The initial ideation stage closed last month, and the winners were announced yesterday. Out of over 300 ideas submitted from across the world, eight were recognized as the most promising. An intriguing development (and perhaps a sign of things to come) was the use of crowdsourcing among the top ideas.
The grand prize winner, McGill University’s Jeremy Cooperstock, suggested an emergency response app that collected data in real time from a number of sources – including the crowd – to improve coordination and effectiveness of rescue workers.
Another app idea promised a richer educational environment through the use of collaborative learning tools and high-quality video streaming. Students would be able to “annotate and remix” their and their peers’ notes, effectively crowdsourcing class discussion and homework groups.
Still another idea proposed crowdsourcing video footage of an event, pooling various perspectives together to show a more complete picture.
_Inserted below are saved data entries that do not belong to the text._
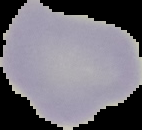
Result: negative for malaria parasites. Segmented cell region on a black background. From a thin blood smear. Image is 142×130 pixels.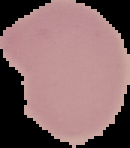
Summary:
  - Malaria status: uninfected
  - Preparation: thin blood film
  - Image type: segmented cell region with the area outside set to black
  - Image size: 130×148 pixels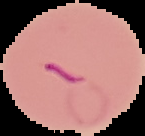
result = Plasmodium parasites identified
image type = segmented cell region on a black background
preparation = thin blood smear
image size = 145×136 pixelsAssess this cell for malaria.
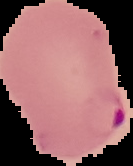
Parasitized.

Summary:
  - Preparation: thin blood film
  - Image size: 133×166 pixels
  - Image type: cell region segmented out of the field of view; surrounding area masked to black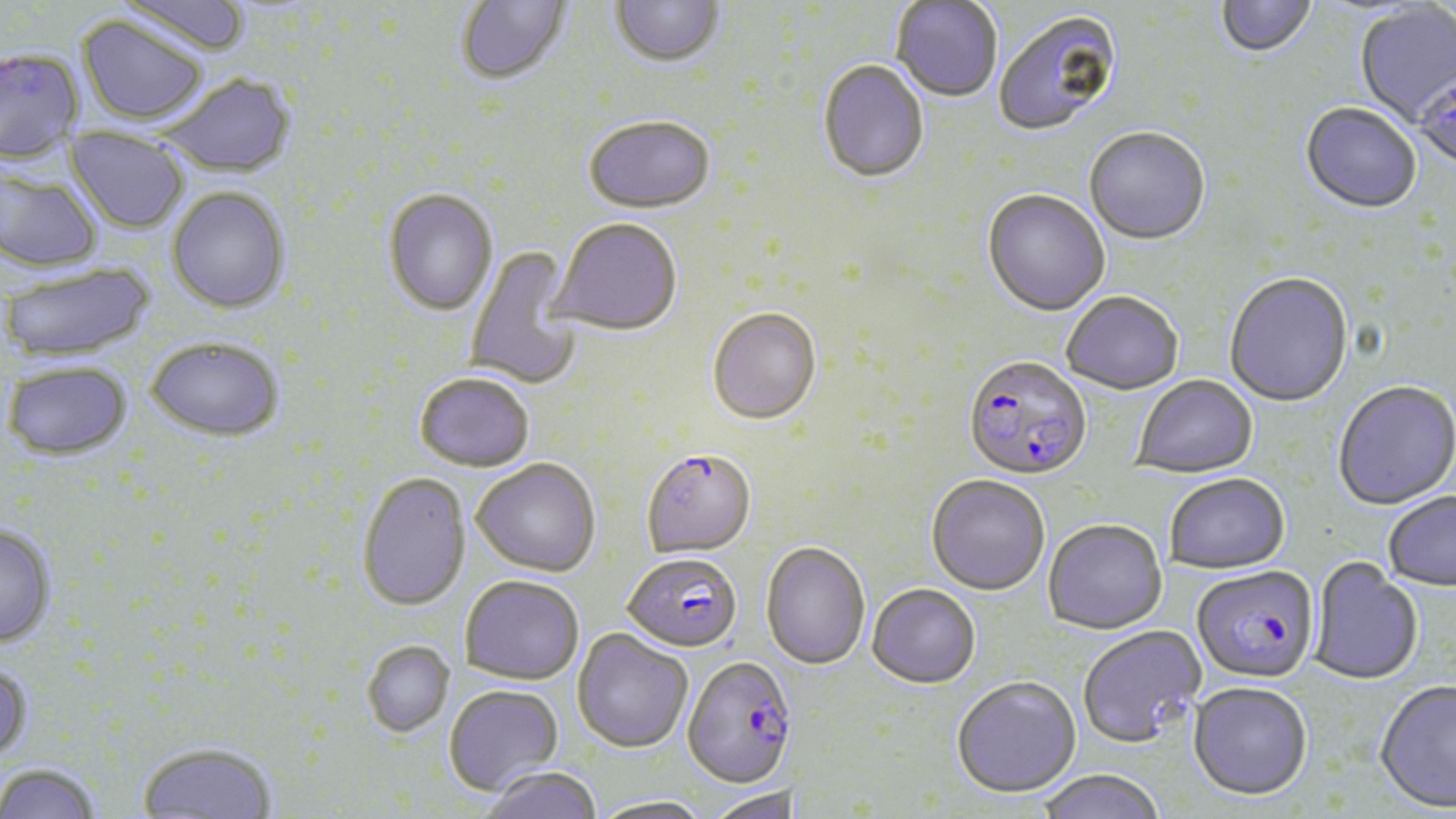

slide-level diagnosis = Plasmodium falciparum
preparation = thin blood smear
image size = 1456×819 pixels
field of view = single
modality = light microscopy
uninfected red blood cell locations = approximate bounding boxes as (x1, y1, x2, y2) in pixels: (116, 0, 252, 58), (455, 0, 573, 88), (1217, 0, 1317, 61), (610, 1, 725, 71), (891, 1, 1003, 104), (1356, 4, 1456, 125), (993, 10, 1124, 138), (77, 15, 209, 126), (817, 62, 929, 186), (1413, 71, 1456, 175), (159, 73, 298, 178), (1300, 105, 1421, 216), (583, 119, 716, 217), (65, 126, 189, 234), (1084, 129, 1210, 248), (0, 167, 102, 273), (167, 187, 290, 314), (383, 190, 498, 317), (982, 191, 1109, 318), (549, 220, 682, 339), (465, 246, 584, 390), (1, 261, 155, 363), (1223, 274, 1354, 409), (1061, 293, 1183, 397), (708, 309, 822, 427), (146, 336, 285, 442), (3, 361, 133, 460), (414, 373, 534, 472), (1133, 376, 1258, 480), (1332, 382, 1456, 511), (472, 458, 601, 576), (357, 473, 470, 612), (926, 475, 1050, 596), (1164, 475, 1290, 576), (1383, 493, 1456, 593), (1043, 520, 1167, 636), (0, 525, 56, 647), (761, 542, 870, 670), (1308, 558, 1423, 687), (460, 575, 584, 685), (866, 585, 980, 690), (1077, 625, 1206, 750), (572, 628, 693, 753), (362, 641, 455, 737), (0, 662, 32, 763), (950, 677, 1082, 800), (1374, 681, 1456, 815), (444, 684, 563, 796), (1188, 684, 1312, 804), (138, 742, 276, 819), (0, 763, 102, 819), (483, 766, 602, 819), (1033, 770, 1167, 819), (705, 787, 799, 819), (588, 796, 714, 819)
Plasmodium falciparum-infected red blood cell locations = approximate bounding boxes as (x1, y1, x2, y2) in pixels: (0, 47, 83, 162), (963, 358, 1091, 483), (641, 449, 756, 558), (623, 551, 741, 652), (1191, 568, 1319, 685), (682, 656, 796, 789)
magnification = 1000x
stain = May-Grünwald-GiemsaIdentify the parasite.
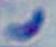

Toxoplasma gondii.

Photomicrograph. Captured at 1000x magnification.Assess the morphology of the erythrocytes.
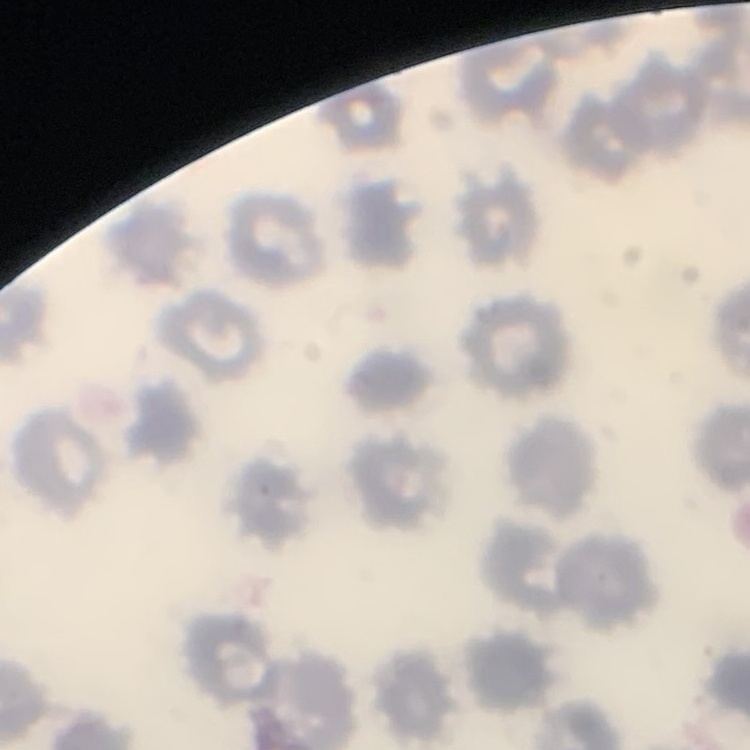
They show no rouleaux formation.

Summary:
  - Image type: square crop of a larger photomicrograph
  - Stain: Field's or Giemsa
  - Preparation: thin blood film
Such a tool could help us better understand how riots form, for example, or offer new angles at sporting events. (An app with a similar premise, Streamweaver, actually launched yesterday.)
While the first stage of the competition is now closed, there is plenty of time to participate in the three upcoming rounds. The next session begins on October 4th, and Mozilla will accept applications for the third and final round until late March. Developers can either help build one of the app ideas from the brainstorming round, or create a brand new app. If money is the main motivation for you and your team, there is still plenty to go around – only $15,000 was awarded over the brainstorming stage, which means $485,000 has yet to be claimed.
The Mozilla Ignite challenge is part of a larger initiative by the administration to “realize the potential of fast, open, next-generation networks.” As our regular readers know, this is not the White House’s first foray into open innovation. The President has previously launched the SAVE Awards and teamed up with ChallengePost to create the Challenge.gov platform.